Фрагмент текста –
-*-

В журнале «Огонек» в 1937 году о нем были такие слова: «Интересны работы крестьянина-художника из Городца И. Мазина. Это пестрые и наивные, но выразительные примитивы. Конечно, им далеко до работ грузинского художника самоучки Нико Пиросманашвили, с которым иногда сравнивают Мазина, но и мимо них нельзя пройти равнодушно».
— Это что такое — примитивы? — спрашивал Игнатий Андреевич.
В деревне никто не знал, даже Краснояров.
— Напримерно сказать — ниже некуда, но в точности не ручаюсь…
— Отчего ж тогда «нельзя пройти равнодушно»?.. А этого Пиросманашвили-то кто видел что-нибудь?..
Грузинский художник долго не давал покоя Игнатию Андреевичу. Всем, кто ездил в Москву и Горький, наказывал, чтобы поискали книжку о нем или его картины в журналах. Расспрашивал приезжих искусствоведов и художников, чем этот Пиросманашвили лучше его.
Профессор Анатолий Васильевич Бакушинский смеялся:
— Не принимай близко к сердцу. Сравнивать вас нельзя, вы — разные художники, ваша живопись более декоративная. Автор зря провел такую параллель…
Игнатия Клементьевича Лебедева и Федора Семеновича Красноярова тоже вызывали в Москву.
Но опекавший их профессиональный художник-график Александр Леонидович Горбунков почему-то уговорил Лебедева работать не в традиционном плане и не по своим темам, а проиллюстрировать в одиннадцати панно-ширмах сатирические произведения Салтыкова-Щедрина. Горбунков читал книги вслух, а Игнатий Клементьевич тут же рисовал, и писал, и старался сделать все, конечно, попрофессиональнее. И получилось, надо сказать, очень неплохо, а три панно просто отличные по композиции и проработке: все в них умело выстроено, умело нарисовано пропорционально… и к городецкой живописи не имеет никакого отношения. Если бы не подпись Лебедева, никогда бы и не подумал, что этот мастер тоже с Узолы — от родных традиций ничего не осталось.
Последние его работы все такие, все полупрофессиональные, графичные. А человек был очень талантливый… Красноярову же повезло: его никто ни на что не уговаривал, и он продолжал осмысливать в своих подробных, радостно-пестрых и трогательных изоповествованиях теперь уже новую, колхозную жизнь, новый ее уклад и обычаи, изменение самой психологии крестьянина. Стал даже вводить в изображение большие подписи, органично вплетал их как декоративные элементы. В одной картине про «колхозника», например, такую: «В честном труде посмотрите на всю его работу и заботу и увидите, каким он является способным мастером к выращиванию скота, птицы, плодовых деревьев, ягодных кустов и огородных овощей, и сочтите, сколько скота и птицы, сколько плодовых кустов — все это производится его личным трудом и старанием. Выработка его приятна и во здравие человека…».

-*-

Задание A – Продублируйте из текста о городецких художниках отрывок от слов «В деревне никто» до слов «вызывали в Москву.» включительно.
Задание B –
Ответьте на вопросы по тексту о городецких художниках.
(i) В каком журнале и в каком году был напечатан отзыв о работах Мазина?
(ii) Сколько панно-ширм проиллюстрировал Лебедев и по произведениям какого писателя?
(iii) Что Краснояров стал вводить в изображение как декоративные элементы?
Приведенный далее листинг взят из другого источника.

Фрагмент листинга –

-*-

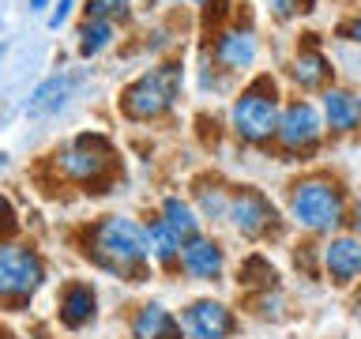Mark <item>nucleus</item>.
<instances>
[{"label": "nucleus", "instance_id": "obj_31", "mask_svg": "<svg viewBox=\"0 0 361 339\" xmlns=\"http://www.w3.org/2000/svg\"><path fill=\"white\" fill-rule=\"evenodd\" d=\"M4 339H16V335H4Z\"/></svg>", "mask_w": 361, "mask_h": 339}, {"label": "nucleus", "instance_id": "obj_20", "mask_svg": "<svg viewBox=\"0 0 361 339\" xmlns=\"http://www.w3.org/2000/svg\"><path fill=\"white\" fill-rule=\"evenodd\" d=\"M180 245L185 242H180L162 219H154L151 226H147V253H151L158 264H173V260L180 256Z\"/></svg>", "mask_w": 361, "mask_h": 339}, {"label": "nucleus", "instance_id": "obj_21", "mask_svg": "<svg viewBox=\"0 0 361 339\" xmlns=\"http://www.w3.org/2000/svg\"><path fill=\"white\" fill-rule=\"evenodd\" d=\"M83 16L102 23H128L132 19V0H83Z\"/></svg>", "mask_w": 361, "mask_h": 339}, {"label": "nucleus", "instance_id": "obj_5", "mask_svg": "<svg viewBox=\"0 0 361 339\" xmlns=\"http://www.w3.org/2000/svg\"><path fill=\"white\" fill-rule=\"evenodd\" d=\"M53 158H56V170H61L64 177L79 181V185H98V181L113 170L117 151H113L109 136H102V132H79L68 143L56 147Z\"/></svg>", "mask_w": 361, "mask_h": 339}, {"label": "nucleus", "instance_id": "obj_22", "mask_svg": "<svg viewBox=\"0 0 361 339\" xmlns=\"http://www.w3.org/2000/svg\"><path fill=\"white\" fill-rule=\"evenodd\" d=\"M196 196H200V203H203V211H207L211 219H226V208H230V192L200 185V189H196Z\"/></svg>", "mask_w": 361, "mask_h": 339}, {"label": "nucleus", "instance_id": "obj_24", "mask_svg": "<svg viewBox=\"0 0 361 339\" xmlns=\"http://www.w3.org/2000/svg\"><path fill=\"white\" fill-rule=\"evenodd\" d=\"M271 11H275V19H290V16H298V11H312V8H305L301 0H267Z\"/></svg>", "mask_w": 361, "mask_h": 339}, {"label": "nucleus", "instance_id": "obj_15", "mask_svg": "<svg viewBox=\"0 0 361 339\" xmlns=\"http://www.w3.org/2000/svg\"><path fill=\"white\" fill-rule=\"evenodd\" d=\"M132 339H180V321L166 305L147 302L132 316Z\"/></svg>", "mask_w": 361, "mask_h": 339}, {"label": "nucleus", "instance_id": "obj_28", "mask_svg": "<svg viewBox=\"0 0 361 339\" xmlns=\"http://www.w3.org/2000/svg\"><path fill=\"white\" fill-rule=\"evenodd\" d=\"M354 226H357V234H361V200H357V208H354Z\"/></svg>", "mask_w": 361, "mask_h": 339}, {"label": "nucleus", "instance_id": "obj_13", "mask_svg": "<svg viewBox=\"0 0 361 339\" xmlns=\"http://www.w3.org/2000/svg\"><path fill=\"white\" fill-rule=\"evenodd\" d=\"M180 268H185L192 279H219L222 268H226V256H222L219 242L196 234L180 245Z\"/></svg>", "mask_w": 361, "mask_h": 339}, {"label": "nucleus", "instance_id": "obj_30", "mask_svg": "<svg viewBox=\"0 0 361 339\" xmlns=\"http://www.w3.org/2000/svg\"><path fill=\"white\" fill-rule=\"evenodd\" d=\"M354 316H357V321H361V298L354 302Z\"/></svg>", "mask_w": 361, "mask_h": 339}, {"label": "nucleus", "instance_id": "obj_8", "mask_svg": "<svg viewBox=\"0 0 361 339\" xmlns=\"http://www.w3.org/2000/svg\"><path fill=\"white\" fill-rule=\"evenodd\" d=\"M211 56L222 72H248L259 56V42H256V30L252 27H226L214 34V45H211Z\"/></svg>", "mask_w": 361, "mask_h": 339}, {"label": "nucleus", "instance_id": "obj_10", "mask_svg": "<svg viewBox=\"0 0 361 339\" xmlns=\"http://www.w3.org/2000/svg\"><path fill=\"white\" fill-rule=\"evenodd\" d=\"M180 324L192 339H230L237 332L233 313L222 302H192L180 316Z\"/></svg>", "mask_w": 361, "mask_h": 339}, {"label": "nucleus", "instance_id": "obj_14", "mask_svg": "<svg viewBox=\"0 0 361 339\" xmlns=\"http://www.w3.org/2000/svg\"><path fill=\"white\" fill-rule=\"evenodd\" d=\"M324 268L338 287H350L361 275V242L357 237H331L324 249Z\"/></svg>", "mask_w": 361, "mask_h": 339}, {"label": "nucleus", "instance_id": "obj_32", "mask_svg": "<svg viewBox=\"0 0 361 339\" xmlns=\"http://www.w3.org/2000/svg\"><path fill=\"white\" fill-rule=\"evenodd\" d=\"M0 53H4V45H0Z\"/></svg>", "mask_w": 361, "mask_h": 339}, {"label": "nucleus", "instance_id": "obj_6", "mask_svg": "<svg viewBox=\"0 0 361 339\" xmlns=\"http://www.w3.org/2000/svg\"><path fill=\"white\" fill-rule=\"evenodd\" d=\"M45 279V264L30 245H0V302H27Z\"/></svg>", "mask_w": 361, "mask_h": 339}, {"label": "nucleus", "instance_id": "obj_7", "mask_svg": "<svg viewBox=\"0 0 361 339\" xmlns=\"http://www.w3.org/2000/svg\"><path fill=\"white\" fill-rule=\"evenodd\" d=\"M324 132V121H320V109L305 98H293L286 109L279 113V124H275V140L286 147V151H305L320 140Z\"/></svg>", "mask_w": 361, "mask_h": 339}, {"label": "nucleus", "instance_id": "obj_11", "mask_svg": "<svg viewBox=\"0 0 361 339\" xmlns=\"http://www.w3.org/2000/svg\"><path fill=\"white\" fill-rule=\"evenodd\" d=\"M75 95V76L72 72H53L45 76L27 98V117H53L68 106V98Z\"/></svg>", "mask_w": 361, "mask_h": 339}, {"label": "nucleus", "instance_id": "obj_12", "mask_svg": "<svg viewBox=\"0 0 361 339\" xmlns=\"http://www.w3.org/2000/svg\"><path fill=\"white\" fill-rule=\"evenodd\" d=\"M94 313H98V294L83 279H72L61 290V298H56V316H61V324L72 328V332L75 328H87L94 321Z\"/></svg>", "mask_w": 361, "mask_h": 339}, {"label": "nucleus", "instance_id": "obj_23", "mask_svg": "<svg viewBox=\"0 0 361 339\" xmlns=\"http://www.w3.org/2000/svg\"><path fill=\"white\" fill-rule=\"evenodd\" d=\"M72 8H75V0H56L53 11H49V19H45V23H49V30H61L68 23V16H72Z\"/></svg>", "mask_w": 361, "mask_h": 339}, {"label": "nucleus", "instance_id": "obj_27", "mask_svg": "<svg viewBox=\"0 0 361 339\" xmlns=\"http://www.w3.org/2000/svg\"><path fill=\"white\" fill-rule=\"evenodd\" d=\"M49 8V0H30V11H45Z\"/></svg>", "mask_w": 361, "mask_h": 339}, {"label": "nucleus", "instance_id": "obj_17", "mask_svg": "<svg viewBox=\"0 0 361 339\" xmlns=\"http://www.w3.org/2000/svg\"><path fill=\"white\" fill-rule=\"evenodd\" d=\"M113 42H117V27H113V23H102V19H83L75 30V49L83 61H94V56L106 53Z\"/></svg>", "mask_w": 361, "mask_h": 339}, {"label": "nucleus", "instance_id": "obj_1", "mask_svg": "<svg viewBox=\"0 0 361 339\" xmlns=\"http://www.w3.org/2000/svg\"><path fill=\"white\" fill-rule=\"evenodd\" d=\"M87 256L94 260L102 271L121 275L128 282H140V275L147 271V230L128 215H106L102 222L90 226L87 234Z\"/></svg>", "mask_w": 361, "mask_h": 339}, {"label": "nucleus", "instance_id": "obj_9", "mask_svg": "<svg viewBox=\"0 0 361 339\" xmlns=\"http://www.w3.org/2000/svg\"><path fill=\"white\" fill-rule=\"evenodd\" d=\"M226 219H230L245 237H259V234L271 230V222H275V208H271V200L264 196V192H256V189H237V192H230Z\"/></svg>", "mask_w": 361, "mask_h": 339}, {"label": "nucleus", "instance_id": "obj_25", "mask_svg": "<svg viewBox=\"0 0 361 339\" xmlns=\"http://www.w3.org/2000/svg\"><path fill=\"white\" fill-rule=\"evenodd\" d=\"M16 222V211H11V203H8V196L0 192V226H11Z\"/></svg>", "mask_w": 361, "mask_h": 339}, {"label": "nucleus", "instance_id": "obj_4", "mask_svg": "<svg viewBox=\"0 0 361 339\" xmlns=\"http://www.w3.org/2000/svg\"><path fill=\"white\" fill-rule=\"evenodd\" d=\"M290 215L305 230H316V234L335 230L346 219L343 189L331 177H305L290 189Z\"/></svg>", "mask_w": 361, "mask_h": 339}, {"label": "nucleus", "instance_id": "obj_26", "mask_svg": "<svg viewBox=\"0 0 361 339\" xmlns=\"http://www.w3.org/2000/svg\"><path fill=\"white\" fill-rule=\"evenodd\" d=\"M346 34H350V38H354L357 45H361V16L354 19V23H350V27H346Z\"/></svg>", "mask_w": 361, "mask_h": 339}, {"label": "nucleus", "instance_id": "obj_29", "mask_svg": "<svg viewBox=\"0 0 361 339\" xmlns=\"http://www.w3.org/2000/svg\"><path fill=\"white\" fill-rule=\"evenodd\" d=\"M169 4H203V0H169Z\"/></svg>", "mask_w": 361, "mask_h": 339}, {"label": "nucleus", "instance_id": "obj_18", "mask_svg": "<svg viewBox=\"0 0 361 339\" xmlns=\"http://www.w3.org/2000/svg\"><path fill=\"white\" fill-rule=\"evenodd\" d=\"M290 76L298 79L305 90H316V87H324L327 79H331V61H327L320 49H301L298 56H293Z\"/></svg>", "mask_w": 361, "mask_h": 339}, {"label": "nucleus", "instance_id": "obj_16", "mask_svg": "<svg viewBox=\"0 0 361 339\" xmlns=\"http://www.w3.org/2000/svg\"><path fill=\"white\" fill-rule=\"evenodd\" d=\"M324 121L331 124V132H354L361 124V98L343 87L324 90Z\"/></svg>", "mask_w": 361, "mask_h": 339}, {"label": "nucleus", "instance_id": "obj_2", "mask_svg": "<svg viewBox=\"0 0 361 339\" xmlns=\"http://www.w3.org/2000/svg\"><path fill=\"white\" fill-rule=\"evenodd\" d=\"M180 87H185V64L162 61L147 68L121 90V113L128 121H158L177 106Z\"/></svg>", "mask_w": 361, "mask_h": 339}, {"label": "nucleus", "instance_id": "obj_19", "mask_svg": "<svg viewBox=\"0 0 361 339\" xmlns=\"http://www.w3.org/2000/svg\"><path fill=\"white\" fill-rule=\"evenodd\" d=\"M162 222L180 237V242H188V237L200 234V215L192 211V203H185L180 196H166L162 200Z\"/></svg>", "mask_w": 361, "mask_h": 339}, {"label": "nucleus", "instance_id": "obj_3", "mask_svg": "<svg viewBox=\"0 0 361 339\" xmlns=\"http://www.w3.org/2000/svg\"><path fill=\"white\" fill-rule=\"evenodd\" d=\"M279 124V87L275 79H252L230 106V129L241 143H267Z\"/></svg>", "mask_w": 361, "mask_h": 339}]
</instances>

-*-

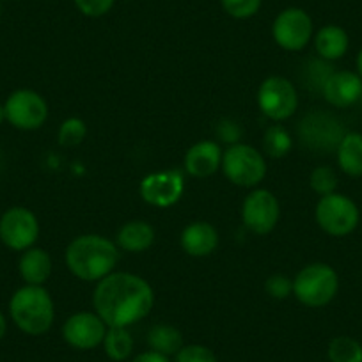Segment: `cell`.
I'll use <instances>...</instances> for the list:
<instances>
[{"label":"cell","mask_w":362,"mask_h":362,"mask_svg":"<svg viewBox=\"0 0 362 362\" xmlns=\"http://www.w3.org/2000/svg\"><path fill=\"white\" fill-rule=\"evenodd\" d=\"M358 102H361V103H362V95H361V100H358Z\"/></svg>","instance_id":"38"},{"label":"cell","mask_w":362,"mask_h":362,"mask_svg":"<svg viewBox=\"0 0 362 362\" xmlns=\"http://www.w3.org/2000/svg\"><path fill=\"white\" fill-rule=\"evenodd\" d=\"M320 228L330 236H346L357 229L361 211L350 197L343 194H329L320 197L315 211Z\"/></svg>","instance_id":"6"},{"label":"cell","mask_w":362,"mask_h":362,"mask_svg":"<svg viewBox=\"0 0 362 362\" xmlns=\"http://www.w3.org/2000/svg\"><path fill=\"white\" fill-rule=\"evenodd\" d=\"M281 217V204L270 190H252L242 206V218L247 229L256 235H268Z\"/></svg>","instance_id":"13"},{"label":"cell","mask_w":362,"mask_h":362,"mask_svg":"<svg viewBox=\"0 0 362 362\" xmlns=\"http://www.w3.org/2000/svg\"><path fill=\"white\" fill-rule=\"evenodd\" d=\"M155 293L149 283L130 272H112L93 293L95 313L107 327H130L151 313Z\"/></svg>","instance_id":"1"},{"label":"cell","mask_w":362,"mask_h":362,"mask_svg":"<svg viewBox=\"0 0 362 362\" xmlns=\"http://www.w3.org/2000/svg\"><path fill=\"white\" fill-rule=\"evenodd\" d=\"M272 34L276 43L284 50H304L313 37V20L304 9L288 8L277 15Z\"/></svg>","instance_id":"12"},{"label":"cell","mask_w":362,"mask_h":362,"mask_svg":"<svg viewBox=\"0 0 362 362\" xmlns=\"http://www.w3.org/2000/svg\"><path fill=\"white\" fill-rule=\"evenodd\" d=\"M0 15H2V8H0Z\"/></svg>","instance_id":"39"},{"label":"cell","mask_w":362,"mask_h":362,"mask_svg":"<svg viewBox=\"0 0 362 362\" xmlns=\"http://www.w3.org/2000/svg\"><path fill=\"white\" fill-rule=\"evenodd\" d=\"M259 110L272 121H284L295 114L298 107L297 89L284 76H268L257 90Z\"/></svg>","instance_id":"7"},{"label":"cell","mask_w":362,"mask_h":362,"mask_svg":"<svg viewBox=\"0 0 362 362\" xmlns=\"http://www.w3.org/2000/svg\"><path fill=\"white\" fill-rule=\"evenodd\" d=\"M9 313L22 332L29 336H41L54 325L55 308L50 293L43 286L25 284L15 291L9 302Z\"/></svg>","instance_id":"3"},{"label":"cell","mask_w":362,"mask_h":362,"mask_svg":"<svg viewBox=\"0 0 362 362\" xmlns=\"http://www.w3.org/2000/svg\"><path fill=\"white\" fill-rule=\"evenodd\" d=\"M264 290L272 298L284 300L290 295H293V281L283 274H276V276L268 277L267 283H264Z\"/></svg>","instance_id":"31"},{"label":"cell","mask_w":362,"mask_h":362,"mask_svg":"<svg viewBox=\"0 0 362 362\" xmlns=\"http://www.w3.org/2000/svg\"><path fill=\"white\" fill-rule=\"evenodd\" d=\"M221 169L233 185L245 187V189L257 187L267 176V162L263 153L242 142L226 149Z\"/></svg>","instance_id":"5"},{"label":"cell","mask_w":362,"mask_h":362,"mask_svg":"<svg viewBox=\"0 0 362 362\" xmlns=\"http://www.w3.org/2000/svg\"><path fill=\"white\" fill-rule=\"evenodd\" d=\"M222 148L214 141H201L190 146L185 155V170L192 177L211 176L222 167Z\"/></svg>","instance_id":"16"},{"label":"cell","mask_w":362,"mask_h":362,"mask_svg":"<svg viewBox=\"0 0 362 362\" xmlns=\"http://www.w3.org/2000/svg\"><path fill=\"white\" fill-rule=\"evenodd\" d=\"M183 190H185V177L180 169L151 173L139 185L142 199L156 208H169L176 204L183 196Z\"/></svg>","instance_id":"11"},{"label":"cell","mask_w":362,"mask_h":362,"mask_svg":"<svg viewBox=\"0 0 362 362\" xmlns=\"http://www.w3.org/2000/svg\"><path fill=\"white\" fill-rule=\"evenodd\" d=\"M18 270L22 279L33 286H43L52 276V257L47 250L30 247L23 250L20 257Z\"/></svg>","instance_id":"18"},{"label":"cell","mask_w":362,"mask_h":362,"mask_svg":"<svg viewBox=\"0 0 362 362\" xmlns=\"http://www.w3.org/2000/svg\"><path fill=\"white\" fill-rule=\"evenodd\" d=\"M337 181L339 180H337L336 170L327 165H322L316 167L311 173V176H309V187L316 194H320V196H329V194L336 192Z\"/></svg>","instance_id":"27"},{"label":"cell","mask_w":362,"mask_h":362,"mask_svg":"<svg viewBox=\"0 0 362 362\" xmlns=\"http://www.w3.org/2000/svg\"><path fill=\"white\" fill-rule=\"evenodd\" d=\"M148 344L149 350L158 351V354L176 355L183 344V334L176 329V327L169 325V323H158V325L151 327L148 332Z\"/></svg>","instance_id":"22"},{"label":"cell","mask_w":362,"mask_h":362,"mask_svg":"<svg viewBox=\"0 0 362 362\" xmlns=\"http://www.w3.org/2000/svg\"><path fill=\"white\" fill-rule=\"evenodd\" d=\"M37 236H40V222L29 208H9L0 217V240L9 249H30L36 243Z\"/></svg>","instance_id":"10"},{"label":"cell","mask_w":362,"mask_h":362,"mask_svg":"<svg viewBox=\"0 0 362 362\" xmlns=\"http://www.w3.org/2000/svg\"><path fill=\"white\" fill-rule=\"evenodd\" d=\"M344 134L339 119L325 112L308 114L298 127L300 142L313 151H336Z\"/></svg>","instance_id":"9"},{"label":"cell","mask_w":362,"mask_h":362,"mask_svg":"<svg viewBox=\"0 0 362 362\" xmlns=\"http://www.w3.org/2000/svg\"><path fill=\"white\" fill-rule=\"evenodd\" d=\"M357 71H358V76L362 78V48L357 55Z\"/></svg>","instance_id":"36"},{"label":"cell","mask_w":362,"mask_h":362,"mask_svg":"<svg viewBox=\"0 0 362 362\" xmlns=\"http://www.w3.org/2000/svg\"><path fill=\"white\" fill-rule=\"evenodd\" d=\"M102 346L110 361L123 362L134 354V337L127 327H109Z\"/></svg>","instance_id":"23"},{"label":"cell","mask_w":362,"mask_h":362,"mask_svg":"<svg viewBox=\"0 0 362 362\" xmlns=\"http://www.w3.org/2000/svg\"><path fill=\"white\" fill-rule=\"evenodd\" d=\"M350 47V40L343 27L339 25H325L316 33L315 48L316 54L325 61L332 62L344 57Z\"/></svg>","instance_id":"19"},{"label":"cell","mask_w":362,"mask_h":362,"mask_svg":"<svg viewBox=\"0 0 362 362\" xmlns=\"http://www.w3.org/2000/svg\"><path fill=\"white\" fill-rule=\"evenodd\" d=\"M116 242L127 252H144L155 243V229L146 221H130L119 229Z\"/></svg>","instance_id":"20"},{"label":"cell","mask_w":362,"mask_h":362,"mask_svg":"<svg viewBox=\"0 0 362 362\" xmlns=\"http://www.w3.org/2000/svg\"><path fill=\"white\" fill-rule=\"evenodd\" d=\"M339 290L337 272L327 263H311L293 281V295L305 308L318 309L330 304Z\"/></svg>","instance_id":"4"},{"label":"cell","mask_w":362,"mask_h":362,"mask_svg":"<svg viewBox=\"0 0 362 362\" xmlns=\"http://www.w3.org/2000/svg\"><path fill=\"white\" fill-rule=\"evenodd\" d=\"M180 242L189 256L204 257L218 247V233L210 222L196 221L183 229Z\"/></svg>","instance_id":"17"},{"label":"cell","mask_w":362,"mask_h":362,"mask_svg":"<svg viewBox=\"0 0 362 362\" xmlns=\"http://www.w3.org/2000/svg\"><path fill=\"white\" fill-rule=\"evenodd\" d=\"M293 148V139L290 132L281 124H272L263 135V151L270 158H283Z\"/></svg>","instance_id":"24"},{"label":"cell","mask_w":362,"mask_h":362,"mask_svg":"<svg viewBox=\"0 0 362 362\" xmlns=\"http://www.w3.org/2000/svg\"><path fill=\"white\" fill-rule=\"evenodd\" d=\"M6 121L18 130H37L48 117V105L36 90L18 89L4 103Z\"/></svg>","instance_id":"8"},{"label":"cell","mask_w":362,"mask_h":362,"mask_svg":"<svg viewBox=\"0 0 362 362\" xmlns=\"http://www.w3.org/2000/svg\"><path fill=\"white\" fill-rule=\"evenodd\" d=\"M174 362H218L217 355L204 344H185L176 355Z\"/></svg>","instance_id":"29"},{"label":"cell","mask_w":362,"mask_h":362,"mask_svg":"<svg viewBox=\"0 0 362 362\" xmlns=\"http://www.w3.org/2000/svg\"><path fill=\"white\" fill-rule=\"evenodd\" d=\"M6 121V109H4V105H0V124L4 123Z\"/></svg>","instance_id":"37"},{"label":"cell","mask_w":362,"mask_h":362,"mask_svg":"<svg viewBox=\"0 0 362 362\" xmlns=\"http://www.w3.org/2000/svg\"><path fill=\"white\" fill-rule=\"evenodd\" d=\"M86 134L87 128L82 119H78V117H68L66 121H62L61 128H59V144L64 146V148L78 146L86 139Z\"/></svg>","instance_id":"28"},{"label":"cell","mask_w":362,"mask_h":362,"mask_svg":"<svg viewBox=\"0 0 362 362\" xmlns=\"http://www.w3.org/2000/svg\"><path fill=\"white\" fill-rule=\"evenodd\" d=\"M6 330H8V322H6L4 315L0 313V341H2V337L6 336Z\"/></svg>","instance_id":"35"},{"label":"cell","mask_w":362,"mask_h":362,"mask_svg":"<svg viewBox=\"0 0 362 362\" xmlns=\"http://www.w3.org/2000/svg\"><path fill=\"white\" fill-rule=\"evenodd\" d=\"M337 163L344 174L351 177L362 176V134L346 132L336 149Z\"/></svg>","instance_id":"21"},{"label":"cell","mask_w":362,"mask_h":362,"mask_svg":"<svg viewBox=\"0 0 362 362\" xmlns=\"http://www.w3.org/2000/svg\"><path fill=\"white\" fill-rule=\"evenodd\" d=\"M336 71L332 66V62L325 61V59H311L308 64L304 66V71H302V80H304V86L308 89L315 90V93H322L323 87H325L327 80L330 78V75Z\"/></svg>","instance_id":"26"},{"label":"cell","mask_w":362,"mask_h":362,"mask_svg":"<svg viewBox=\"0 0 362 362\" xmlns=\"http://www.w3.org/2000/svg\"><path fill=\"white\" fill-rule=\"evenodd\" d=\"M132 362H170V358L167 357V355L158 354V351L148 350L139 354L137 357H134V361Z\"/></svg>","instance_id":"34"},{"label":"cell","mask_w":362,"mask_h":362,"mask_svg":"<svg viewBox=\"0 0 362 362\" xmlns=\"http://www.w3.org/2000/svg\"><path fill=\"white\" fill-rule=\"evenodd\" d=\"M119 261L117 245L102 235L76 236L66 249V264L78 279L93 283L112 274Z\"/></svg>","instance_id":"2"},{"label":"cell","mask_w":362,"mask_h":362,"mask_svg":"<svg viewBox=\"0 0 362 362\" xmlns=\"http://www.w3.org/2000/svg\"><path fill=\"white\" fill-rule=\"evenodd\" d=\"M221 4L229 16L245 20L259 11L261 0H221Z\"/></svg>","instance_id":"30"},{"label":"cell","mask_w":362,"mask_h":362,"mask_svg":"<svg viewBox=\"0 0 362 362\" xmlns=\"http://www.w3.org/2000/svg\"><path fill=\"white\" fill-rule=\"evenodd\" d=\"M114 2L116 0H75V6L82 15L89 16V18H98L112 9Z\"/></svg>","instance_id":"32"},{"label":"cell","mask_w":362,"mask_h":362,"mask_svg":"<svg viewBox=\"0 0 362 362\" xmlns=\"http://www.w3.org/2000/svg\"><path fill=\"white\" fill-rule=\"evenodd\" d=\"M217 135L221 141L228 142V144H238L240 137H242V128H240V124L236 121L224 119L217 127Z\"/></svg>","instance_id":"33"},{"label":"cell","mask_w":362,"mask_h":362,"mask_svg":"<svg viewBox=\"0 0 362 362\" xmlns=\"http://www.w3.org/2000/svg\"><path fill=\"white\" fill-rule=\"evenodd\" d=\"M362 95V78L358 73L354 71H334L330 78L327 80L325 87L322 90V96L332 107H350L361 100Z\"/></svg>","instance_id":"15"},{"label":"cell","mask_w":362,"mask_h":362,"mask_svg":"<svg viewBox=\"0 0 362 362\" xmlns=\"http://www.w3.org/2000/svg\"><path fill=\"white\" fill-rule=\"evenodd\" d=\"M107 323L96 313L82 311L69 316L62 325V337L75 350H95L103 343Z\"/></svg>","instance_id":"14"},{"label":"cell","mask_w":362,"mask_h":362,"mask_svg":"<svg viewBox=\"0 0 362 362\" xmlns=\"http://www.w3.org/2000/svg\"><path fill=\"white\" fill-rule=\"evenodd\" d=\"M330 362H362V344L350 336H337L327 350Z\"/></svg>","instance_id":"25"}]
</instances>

-*-

Ответ к заданию A –
В деревне никто не знал, даже Краснояров.
— Напримерно сказать — ниже некуда, но в точности не ручаюсь…
— Отчего ж тогда «нельзя пройти равнодушно»?.. А этого Пиросманашвили-то кто видел что-нибудь?..
Грузинский художник долго не давал покоя Игнатию Андреевичу. Всем, кто ездил в Москву и Горький, наказывал, чтобы поискали книжку о нем или его картины в журналах. Расспрашивал приезжих искусствоведов и художников, чем этот Пиросманашвили лучше его.
Профессор Анатолий Васильевич Бакушинский смеялся:
— Не принимай близко к сердцу. Сравнивать вас нельзя, вы — разные художники, ваша живопись более декоративная. Автор зря провел такую параллель…
Игнатия Клементьевича Лебедева и Федора Семеновича Красноярова тоже вызывали в Москву.

Ответ к заданию B –
(i) В журнале «Огонек» в 1937 году.
(ii) Одиннадцать панно-ширм по сатирическим произведениям Салтыкова-Щедрина.
(iii) Большие подписи.